### Page text

----------

SPOTLIGHTED PODCAST ALERT (YOUR ARTICLE BEGINS A FEW INCHES DOWN)...
Kushida & Leon Ruff vs. Johnny Gargano & Austin Theory
Last week, Karrion Kross took Damian Priest out of action, allowing for Kushida to step up and offer his services to Ruff. Neither Ruff nor Kushida got an entrance and were already standing in the ring as the show started. I wish they would allow all of the competitors their moment for an entrance, with the exception of jobbers. Not allowing the main stars their time to shine and show off their charisma during an entrance doesn’t benefit anyone.
Kushida started the match off for his team and quickly tagged Ruff in to set up the “face in peril” scenario. Ruff dove to the other three men outside the ring and took a nasty bump on his neck and head. It didn’t seem to affect the match, one just hopes that Ruff is okay.
The constant threat of the women, Candice LaRae & Indi Hartwell, also added suspense to the matchup. Their ringside presence made it so you never quite knew if they would play a role in the match. Ultimately, it did not. Kushida really stood out to me tonight, as he usually does. Maybe it’s because we see him less frequently than the other three as of late, but it felt like a treat watching him in the ring.
Ruff also continues to impress. I don’t know how much longer we’ll see him with such a high profile spot on the card. But I’m enjoying the ride.
Dexter Lumis The Lone Painter
Lumis was shown throughout the night sitting in the arena by the LED boards in front of an easel. It appeared to be an iPad instead of an actual canvas, but I couldn’t be sure. Eventually, it was revealed that he was drawing the New Year’s Evil logo, but that seemed to lead nowhere as Dunne vs. KOR started.
All of this to reveal that he’s…. hosting New Years Evil? How? He doesn’t speak? This makes as much sense as Kane hosting the 1998 Royal Rumble.
Tyler Rust vs. Tommaso Ciampa
Again, no full entrance for both competitors. Rust was already standing in the ring when they cut to the arena. Tyler Rust, formerly Rust Taylor in New Japan, attacked Ciampa last week. Rust was one of the students of Thatcher’s school though Thatcher says he had nothing to do with the attack. Surprisingly, Wade Barrett strongly put Rust over on commentary, citing his 15 year long career before making it to WWE.

----------

### Data listing
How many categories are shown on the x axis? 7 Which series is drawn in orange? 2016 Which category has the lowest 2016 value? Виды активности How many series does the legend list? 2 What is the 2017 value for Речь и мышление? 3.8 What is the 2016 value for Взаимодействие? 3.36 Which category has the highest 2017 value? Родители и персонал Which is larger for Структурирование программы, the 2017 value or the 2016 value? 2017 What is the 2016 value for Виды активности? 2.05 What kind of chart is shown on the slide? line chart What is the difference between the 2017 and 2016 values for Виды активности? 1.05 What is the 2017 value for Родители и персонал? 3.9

----------

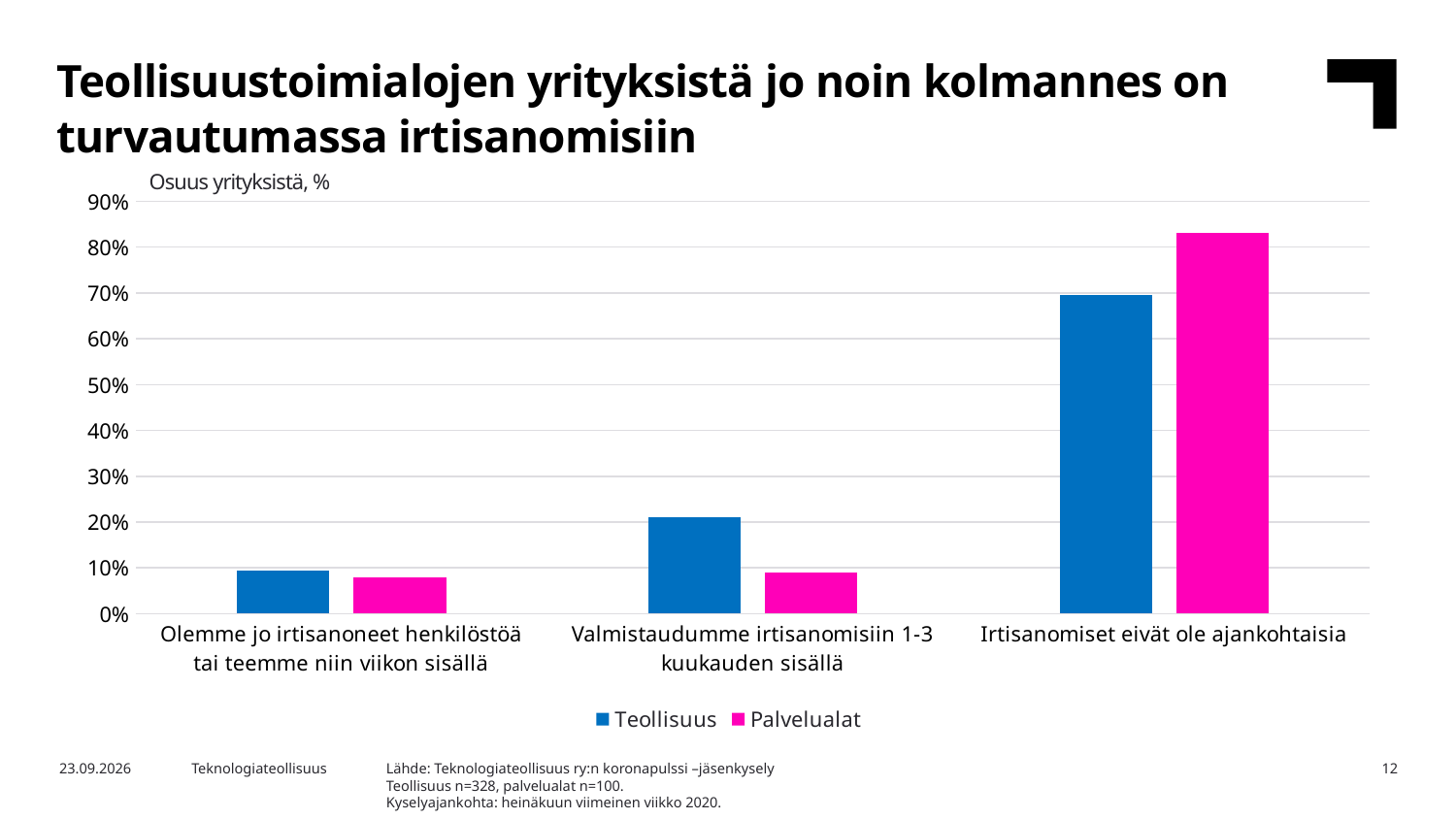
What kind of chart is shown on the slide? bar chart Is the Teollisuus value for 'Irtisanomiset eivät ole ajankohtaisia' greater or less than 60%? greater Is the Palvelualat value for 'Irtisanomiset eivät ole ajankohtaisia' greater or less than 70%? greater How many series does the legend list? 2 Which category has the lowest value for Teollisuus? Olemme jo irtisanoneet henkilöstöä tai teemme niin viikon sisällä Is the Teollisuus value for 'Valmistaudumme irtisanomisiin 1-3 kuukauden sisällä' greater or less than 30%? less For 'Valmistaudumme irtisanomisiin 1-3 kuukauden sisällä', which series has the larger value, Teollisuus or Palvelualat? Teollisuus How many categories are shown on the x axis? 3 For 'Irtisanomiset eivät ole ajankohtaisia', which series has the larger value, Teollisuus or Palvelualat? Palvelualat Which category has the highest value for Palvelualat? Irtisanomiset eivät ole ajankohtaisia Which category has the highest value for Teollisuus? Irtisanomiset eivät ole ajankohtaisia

----------

### Your instructions
Write the next part of the wrestling show review, picking up after its last sentence about Wade Barrett's praise of Rust on commentary.

### Response
Ciampa set a chair up at the base of the ramp, calling Thatcher out to sit ringside once again. It didn’t take long for Thatcher to oblige and walk to the ring. Ciampa beat Rust right in front of Thatcher, trying to get him to interfere. Rust wound up accidentally hitting Thatcher with a boot causing Thatcher to charge Ciampa. Officials needing to separate them. That distraction almost made it appear like Rust had a chance.
Even though Ciampa got the win here and over Grimes last week, a lot of offense went to his opponents. For someone with Ciampa’s kayfabe reputation, he allowed lower card guys to look dominant at times. Where this is great for the newbies, it makes me wonder why this keeps happening? Perhaps sewing seeds for a long-term confidence loss storyline?
Pete Dunne vs. Kyle O’Reilly – Winner Faces Finn Balor for NXT Championship at New Year’s Evil
I am typing this paragraph before the match starts. Prediction: This is going to be one of the better NXT TV matches of 2020.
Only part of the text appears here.